WASHINGTON - A Câmara dos Deputados dos Estados Unidos pode votar nesta quarta-feira o pacote de US$ 15 bilhões acordados entre Casa Branca e congressistas às montadoras do país, mas o plano pode enfrentar obstáculos no Senado.

A Casa Branca e os democratas do Congresso correram para finalizar um acordo preliminar na noite de terça-feira sobre as condições para fornecer empréstimos a juros baixos às montadoras, em uma tentativa de evitar um colapso da indústria caso uma ou mais das três grandes empresas de Detroit venham a falir.

"O trabalho duro bipartidário deu resultados", disse o senador democrata Carl Levin, de Michigan, região das três grandes montadoras do país, General Motors, Ford Motor e Chrysler. "Eu entendo que um acordo foi alcançado", acrescentou Levin.
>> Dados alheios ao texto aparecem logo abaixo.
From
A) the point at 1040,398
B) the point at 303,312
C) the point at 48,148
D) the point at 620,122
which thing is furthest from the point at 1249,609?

Uma autoridade do governo de George W. Bush disse que os negociadores resolveram uma das principais preocupações da Casa Branca: que as empresas que receberem a ajuda obtenham as concessões necessárias e façam mudanças para garantir que podem sobreviver e competir.
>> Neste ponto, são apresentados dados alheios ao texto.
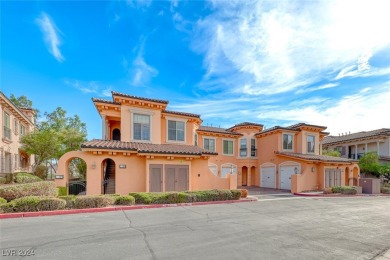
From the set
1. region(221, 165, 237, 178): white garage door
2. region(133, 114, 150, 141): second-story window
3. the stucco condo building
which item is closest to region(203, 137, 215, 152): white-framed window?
the stucco condo building

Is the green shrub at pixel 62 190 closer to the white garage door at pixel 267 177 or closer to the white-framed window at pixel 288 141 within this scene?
the white garage door at pixel 267 177

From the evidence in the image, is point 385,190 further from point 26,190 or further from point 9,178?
point 9,178

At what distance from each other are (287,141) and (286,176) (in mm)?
4190

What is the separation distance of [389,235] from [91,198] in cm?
1257

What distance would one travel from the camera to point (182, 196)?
511 inches

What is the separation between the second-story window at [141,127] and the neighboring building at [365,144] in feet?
111

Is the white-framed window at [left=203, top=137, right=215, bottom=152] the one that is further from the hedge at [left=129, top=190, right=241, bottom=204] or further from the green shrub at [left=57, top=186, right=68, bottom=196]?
the green shrub at [left=57, top=186, right=68, bottom=196]

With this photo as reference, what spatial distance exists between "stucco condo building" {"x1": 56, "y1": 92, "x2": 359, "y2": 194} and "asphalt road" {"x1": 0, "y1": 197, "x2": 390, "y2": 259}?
17.0ft

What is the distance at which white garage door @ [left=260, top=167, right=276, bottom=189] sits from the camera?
25578mm

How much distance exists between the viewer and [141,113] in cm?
1689

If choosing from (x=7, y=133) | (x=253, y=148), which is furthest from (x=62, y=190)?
(x=253, y=148)

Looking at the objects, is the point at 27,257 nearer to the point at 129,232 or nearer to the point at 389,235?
the point at 129,232

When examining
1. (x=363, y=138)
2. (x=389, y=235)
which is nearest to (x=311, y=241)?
(x=389, y=235)

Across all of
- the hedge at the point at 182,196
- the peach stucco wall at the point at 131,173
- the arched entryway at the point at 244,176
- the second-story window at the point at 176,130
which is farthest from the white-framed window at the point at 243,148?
the hedge at the point at 182,196
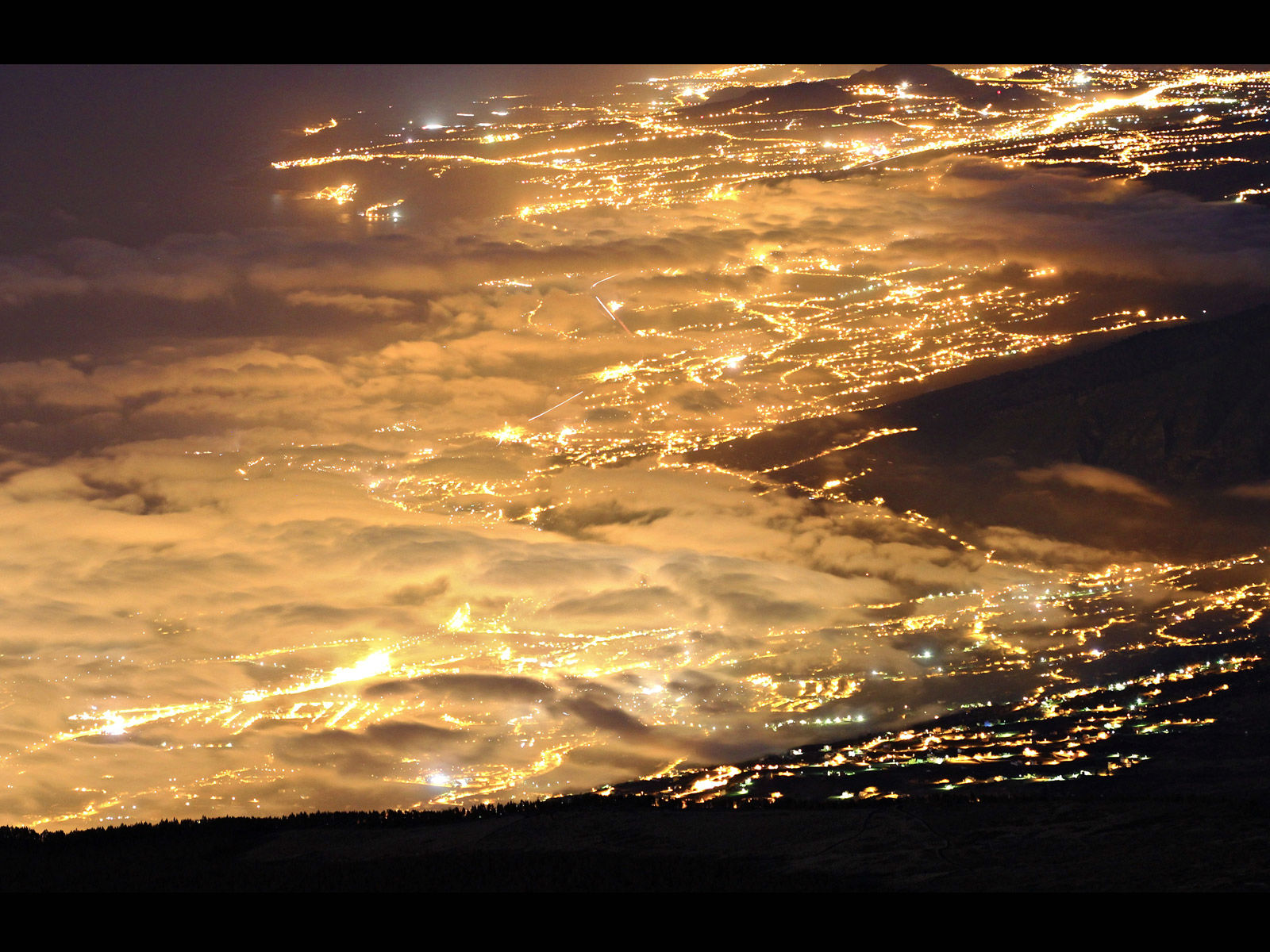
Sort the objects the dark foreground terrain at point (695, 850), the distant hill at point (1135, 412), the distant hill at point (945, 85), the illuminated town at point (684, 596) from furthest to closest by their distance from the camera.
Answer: the distant hill at point (945, 85), the distant hill at point (1135, 412), the illuminated town at point (684, 596), the dark foreground terrain at point (695, 850)

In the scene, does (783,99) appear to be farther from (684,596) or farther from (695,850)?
(695,850)

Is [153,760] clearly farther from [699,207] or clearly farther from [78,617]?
[699,207]

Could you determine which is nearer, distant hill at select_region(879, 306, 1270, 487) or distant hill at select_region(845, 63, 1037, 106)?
distant hill at select_region(879, 306, 1270, 487)

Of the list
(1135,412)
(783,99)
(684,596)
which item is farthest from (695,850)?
(783,99)

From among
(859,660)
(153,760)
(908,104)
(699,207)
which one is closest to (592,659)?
(859,660)

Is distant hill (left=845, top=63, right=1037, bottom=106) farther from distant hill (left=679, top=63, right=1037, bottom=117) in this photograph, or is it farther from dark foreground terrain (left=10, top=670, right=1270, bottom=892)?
dark foreground terrain (left=10, top=670, right=1270, bottom=892)

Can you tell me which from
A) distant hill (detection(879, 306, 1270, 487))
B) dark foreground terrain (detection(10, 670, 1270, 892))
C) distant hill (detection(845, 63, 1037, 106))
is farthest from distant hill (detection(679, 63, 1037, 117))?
dark foreground terrain (detection(10, 670, 1270, 892))

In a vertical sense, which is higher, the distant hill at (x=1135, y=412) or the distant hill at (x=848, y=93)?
the distant hill at (x=848, y=93)

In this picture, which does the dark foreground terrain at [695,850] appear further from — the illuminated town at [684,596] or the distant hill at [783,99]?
the distant hill at [783,99]

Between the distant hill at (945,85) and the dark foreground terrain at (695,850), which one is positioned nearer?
the dark foreground terrain at (695,850)

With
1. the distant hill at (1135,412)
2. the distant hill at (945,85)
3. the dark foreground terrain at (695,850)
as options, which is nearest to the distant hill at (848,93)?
the distant hill at (945,85)

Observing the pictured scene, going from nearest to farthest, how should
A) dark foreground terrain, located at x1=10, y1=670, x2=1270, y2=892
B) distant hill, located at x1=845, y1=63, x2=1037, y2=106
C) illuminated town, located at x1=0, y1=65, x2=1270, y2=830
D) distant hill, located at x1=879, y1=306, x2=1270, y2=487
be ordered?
dark foreground terrain, located at x1=10, y1=670, x2=1270, y2=892 → illuminated town, located at x1=0, y1=65, x2=1270, y2=830 → distant hill, located at x1=879, y1=306, x2=1270, y2=487 → distant hill, located at x1=845, y1=63, x2=1037, y2=106
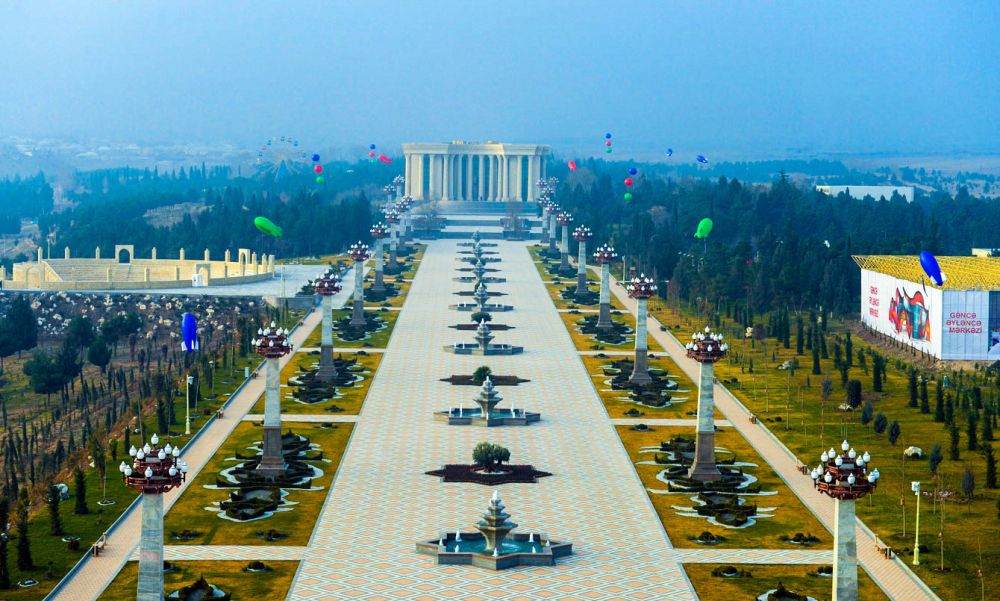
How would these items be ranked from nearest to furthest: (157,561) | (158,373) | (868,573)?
(157,561) → (868,573) → (158,373)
Além de fornecer empréstimos, a proposta forçará as montadoras a responderem a um fiscal apontado pelo governo --chamado de "czar" dos veículos-- e fará do governo o maior acionista das empresas.

O "czar" terá poderes para desenhar uma reestruturação das empresas.

Condições

Alguns republicanos queriam alguma opção de falência incluída, como um incentivo para trabalhadores e outros acionistas concordarem em fazer concessões.
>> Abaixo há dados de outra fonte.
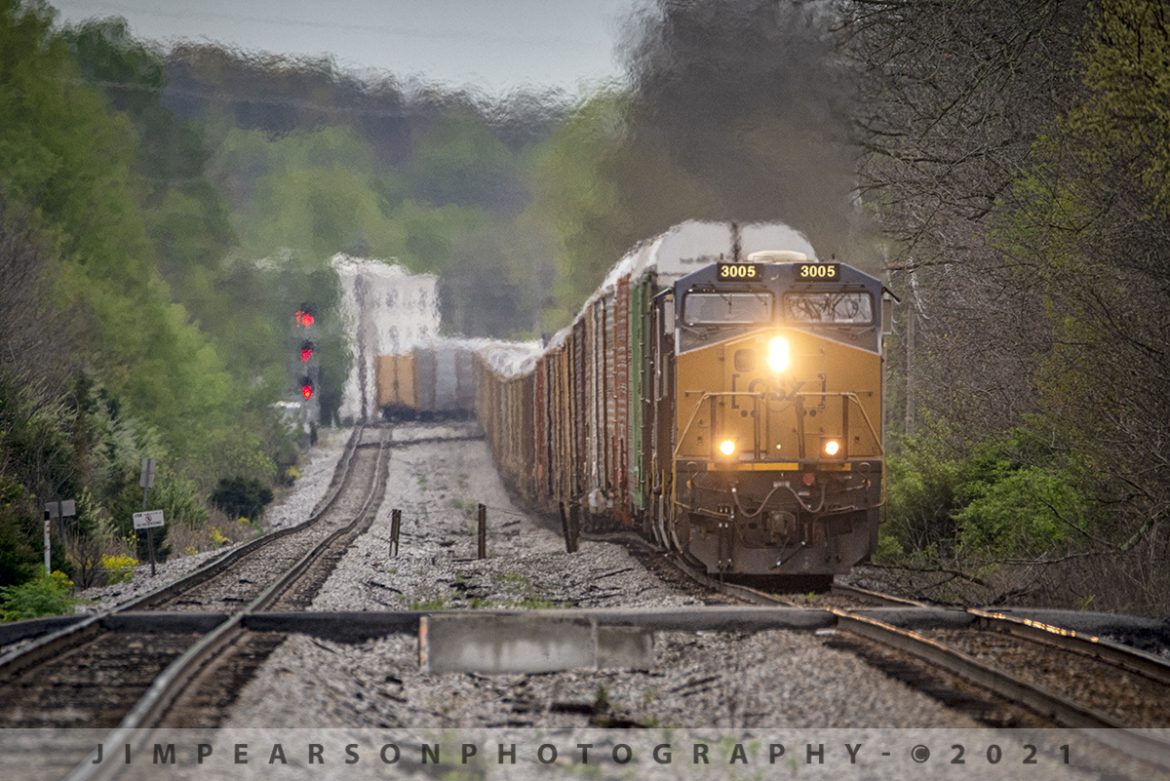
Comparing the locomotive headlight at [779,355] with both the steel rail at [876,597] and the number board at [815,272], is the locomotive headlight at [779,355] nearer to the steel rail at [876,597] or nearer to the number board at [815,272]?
the number board at [815,272]

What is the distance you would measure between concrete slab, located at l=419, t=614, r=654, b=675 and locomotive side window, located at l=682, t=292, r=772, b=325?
4.87m

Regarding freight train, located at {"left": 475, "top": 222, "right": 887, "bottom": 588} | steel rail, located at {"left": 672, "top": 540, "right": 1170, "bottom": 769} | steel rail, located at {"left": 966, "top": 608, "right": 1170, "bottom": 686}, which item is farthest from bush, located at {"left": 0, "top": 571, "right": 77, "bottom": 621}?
steel rail, located at {"left": 966, "top": 608, "right": 1170, "bottom": 686}

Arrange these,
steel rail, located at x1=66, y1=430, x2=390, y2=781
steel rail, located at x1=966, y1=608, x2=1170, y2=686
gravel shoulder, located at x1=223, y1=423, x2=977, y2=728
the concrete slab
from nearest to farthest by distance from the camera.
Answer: steel rail, located at x1=66, y1=430, x2=390, y2=781, gravel shoulder, located at x1=223, y1=423, x2=977, y2=728, steel rail, located at x1=966, y1=608, x2=1170, y2=686, the concrete slab

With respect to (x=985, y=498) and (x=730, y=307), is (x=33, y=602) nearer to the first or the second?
(x=730, y=307)

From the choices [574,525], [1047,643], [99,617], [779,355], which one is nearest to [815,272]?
[779,355]

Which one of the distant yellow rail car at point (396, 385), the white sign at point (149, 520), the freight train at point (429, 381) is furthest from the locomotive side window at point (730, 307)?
the distant yellow rail car at point (396, 385)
Entre as questões levantadas pelos republicanos estão também o uso de dinheiro dos contribuintes no caso da Chrysler, que é da empresa de private equity Cerberus Capital Management. Durante as negociações, os democratas disseram que o governo resistiu à proposta de tornar a Cerberus responsável pelo pagamento se a montadora não cumprir algum empréstimo do governo.

Além disso, o governo se opõe a uma proposta dos democratas de forçar as montadoras a recuar nos processos contra a Califórnia e outros Estados que procuram reduzir as emissões de gases dos veículos.

Os democratas controlam o Congresso e devem colocar o pacote em votação na Câmara nesta quarta-feira, mas podem ter problemas no Senado, onde os republicanos podem colocar algum obstáculo que precisaria de 60 dos 100 votos do Casa para ser derrubado.